Friday, July 13, 2012

Checking In

“And the day came when the risk to remain tight in a bud was more painful than the risk it took to blossom.”

I have been the living embodiment of this idea for the last seven months.
In December, my husband of seven years announced that he was unhappy and leaving. However, because of finical reasons, convenience and children, he didn’t physically leave until the beginning of April. Looking back, emotionally and soulfully, we parted ways long before December.

I have been ok with his leaving. Honestly. The greatest difficult has been watching my girls try to wrap their seven and eight year old heads around adult issues; extra responsibilities around the house (yard and pool maintenance); and getting all of my financial messes cleaned up and moving in the right direction.
As for the marriage, I hate to sound negative, but remained curled up in the bud state, unable to grow and blossom, was infinitely more difficult than the decision to go it alone – to blossom as Nicole. There is a an amazing feeling of freedom in being able to be myself without censorship or apology.

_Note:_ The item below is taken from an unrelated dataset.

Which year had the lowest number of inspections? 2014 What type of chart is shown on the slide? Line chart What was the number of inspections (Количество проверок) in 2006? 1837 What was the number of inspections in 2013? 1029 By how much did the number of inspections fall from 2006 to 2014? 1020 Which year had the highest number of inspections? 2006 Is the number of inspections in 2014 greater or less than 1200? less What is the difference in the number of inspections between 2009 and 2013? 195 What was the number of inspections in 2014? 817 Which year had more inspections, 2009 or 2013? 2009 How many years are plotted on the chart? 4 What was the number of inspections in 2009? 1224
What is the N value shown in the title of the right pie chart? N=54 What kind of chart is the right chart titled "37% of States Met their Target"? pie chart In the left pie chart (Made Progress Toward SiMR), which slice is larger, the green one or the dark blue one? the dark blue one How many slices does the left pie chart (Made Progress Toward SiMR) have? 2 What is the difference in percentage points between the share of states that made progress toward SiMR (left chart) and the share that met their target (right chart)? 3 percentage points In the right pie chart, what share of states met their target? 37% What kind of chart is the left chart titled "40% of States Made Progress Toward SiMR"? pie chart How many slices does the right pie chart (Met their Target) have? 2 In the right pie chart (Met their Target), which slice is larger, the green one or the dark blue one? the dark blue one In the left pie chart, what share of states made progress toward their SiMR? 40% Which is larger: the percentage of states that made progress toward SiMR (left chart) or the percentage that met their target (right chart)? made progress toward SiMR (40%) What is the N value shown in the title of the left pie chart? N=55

Where am I going with all of this? My Soul to Skin Project seemed to take off and converge in the midst of a million things going on in my life. School let out for the summer, and instead of camp this year, Em and Ella have been home with me full time. Time with them is fantastic, but it leaves little opportunity for me to sit and focus on my writing. In addition, I have a full-part time job with the newspaper that occupies a significant amount of my time. Prior to beginning this project, I also promised to help co-author another book with a very dear friend.
While this was never part of my plan, I confess I have fallen in love with the most amazing man I have ever met. Navigating these waters has been blissfully frightening.

My tendency has always been to take on many projects at the same time, and somehow I manage to accomplish everything I set out to do (because I am driven, ambitious, tenacious, and perfectionist) no matter how long it might take me to get it done.
Here is where I am going with this: I am asking for your patience. My passion for this project has in no way dwindled. My mind has simply been focused on many things simultaneously. Each and every person I have had the pleasure of speaking with, I assure you, will have his and her stories told. And I know there are more people out there with whom I cannot wait to connect.

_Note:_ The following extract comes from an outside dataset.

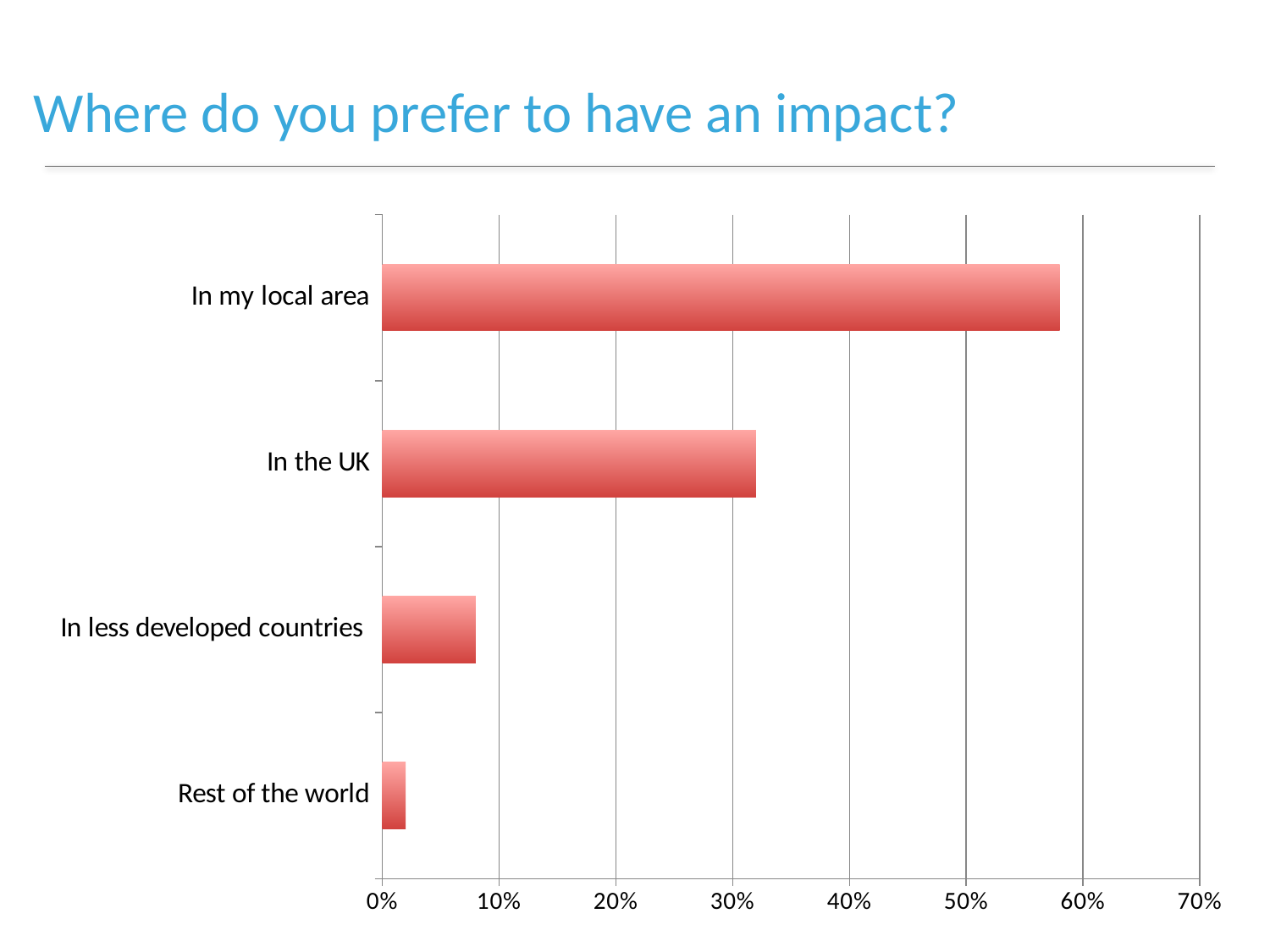
Which is larger, the value for In my local area or the value for In the UK? In my local area Which is larger, the value for In the UK or the value for In less developed countries? In the UK Is the value for Rest of the world greater or less than 10%? less Which category has the lowest value? Rest of the world How many categories are shown in the chart? 4 Is the value for In my local area greater or less than 50%? greater What is the title of the slide? Where do you prefer to have an impact? Which category has the highest value? In my local area What kind of chart is shown on the slide? Bar chart Is the value for In less developed countries greater or less than 10%? less What is the highest value shown on the x axis? 70%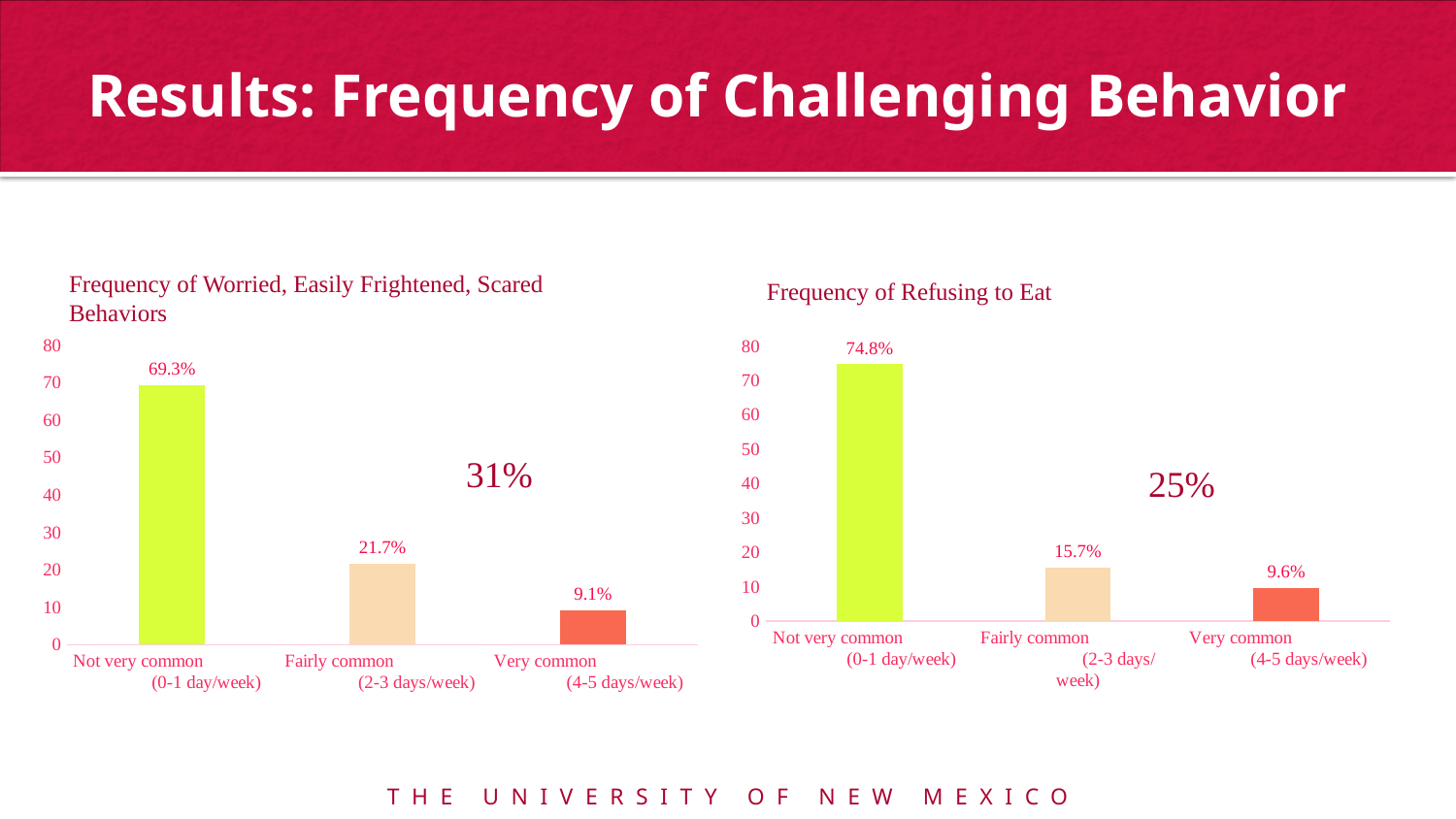
In the 'Frequency of Refusing to Eat' chart, what is the value for Fairly common (2-3 days/week)? 15.7% In the 'Frequency of Refusing to Eat' chart, what is the difference between the Fairly common and Very common values? 6.1% In the 'Frequency of Worried, Easily Frightened, Scared Behaviors' chart, what is the value for Not very common (0-1 day/week)? 69.3% In the 'Frequency of Worried, Easily Frightened, Scared Behaviors' chart, what is the value for Very common (4-5 days/week)? 9.1% In the 'Frequency of Refusing to Eat' chart, what is the value for Not very common (0-1 day/week)? 74.8% What type of chart is the 'Frequency of Worried, Easily Frightened, Scared Behaviors' chart? Bar chart How many categories are shown in the 'Frequency of Refusing to Eat' chart? 3 In the 'Frequency of Refusing to Eat' chart, which category has the lowest value? Very common (4-5 days/week) Which is larger: the Fairly common value in the 'Frequency of Worried, Easily Frightened, Scared Behaviors' chart or the Fairly common value in the 'Frequency of Refusing to Eat' chart? Frequency of Worried, Easily Frightened, Scared Behaviors (21.7%) In the 'Frequency of Worried, Easily Frightened, Scared Behaviors' chart, which category has the highest value? Not very common (0-1 day/week) What large percentage annotation is printed on the 'Frequency of Refusing to Eat' chart? 25% In the 'Frequency of Worried, Easily Frightened, Scared Behaviors' chart, what is the difference between the Not very common and Fairly common values? 47.6%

Don’t lose faith in me or this project. Keep checking back. Contact me to schedule a time to talk and interview. Like me, this project is a work in progress. Because it is mine, I do not have any definitive deadlines. I am enjoying the process of meeting people, talking with them, transcribing our interviews, writing up their stories and sharing them with the world. If we haven’t yet met or spoken, I hope you will allow me the privilege of hearing and sharing your story or stories.
I have recently gotten over a few personal hurtles that will allow me more time for this project … the freedom to continue to grow and blossom. I invite you and hope you will remain on this journey with me.